Building on an existing relationship
Nakamura left Coupland’s lab after just a year to take up a faculty position at the Academia Sinica in Taiwan, but as he says, “there were a lot of things I still wanted to learn from George, so I very much wanted to keep in close touch with him.”
After Nakamura became an EMBO Young Investigator in 2015, both parties were very happy to form a mentoring relationship. “As we knew each other well already there was a personal rapport,” says Coupland. “It’s always inspiring to talk with young, bright and motivated colleagues, and Yuki has an irrepressible optimism and positivity that is good to be around.
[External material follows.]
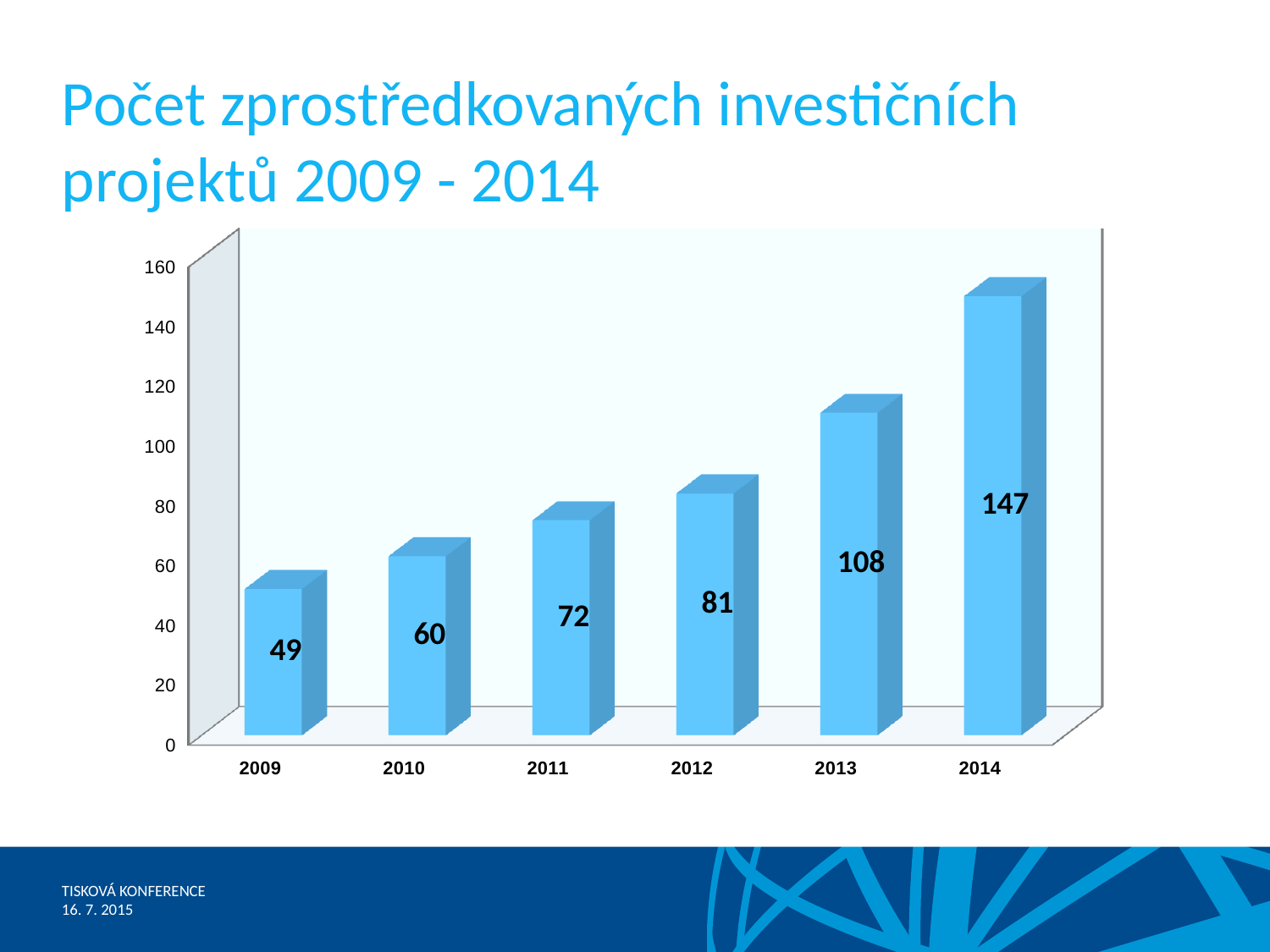
How many years are shown on the x axis? 6 What is the value for 2009? 49 Which year has the lowest value? 2009 What is the difference between the values for 2014 and 2013? 39 Do the values rise or fall from 2009 to 2014? rise What kind of chart is shown on the slide? bar chart What is the value for 2012? 81 What is the difference between the values for 2011 and 2010? 12 Which year has the highest value? 2014 What is the value for 2014? 147 Which is larger, the value for 2013 or the value for 2012? 2013 Is the value for 2013 greater or less than 100? greater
And he’s an expert in lipid biochemistry, which is a very different area to what my group works on; I’ve learnt a lot about the field from the discussions we’ve had.”
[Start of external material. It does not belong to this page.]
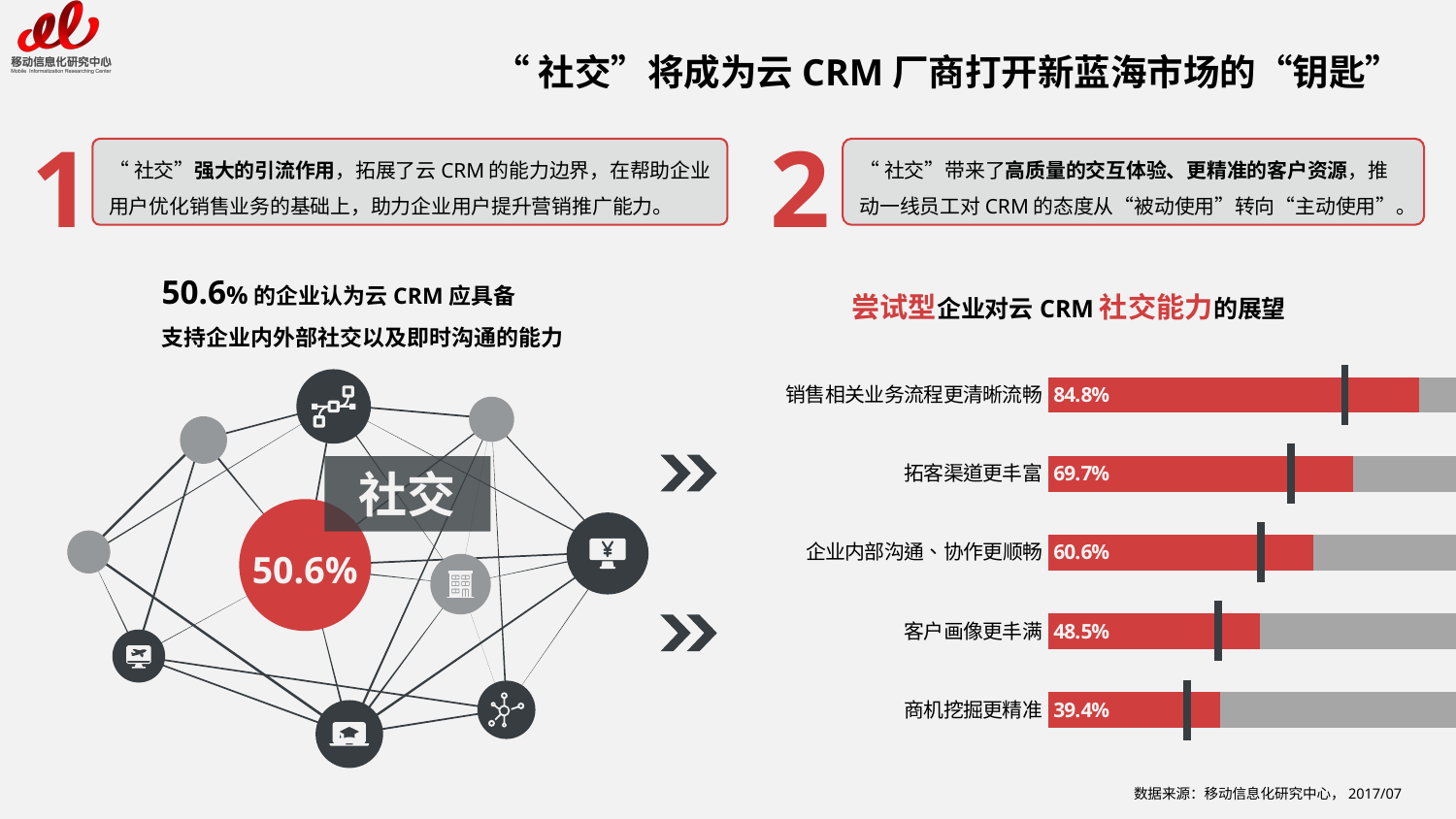
What is the title of the chart on the right side of the slide? 尝试型企业对云 CRM 社交能力的展望 In the bar chart on the right, which is larger: the value for 拓客渠道更丰富 or the value for 客户画像更丰满? 拓客渠道更丰富 In the bar chart on the right, what is the value for 企业内部沟通、协作更顺畅? 60.6% In the bar chart on the right, what is the value for 拓客渠道更丰富? 69.7% In the bar chart titled "尝试型企业对云 CRM 社交能力的展望", what is the value for 销售相关业务流程更清晰流畅? 84.8% In the bar chart on the right, which category has the highest value? 销售相关业务流程更清晰流畅 In the bar chart on the right, what is the value for 商机挖掘更精准? 39.4% In the bar chart on the right, what is the difference between the values for 销售相关业务流程更清晰流畅 and 商机挖掘更精准? 45.4% In the bar chart on the right, which category has the lowest value? 商机挖掘更精准 In the bar chart on the right, what is the value for 客户画像更丰满? 48.5% What kind of chart is shown on the right side of the slide? Bar chart How many categories are shown in the bar chart on the right? 5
Nakamura thinks the scheme has put his interactions with Coupland on a new footing: “The fact that it’s an official part of the EMBO Programme makes me take it very seriously,” he says. “During my yearly visit, I always try to bring a new and interesting story to show George, and that really drives me to work very hard for the rest of the year!”
Learning for both parties
The career structures in Taiwan and Germany are quite different, so that the focus of the mentoring is predominantly scientific: “George spends a lot of time talking to me about my work, and his comments and questions are really refreshing,” says Nakamura. “It’s a great opportunity to look at the science from a different aspect.” However, Coupland thinks that the differences between the two countries have also been illuminating: “In following Yuki’s career, I’ve learnt interesting things about how other systems treat their young researchers and nurture their careers,” he says.
Both Nakamura and Coupland intend to maintain their relationship for the foreseeable future. “I’m going to continue my yearly visit because it’s simply exciting,” says Nakamura, “and I’m always looking for a chance to invite George to Taiwan. I hope the connection will get tighter and tighter.”
Coupland agrees: “Yuki combines his dedication and deep knowledge of lipid biochemistry with many talents outside science,” he says. “In an earlier life he was a concert pianist, and in his apartment in Taipei, he’s played music for me while treating me to his home made sushi. Encounters like this broaden your life experience!”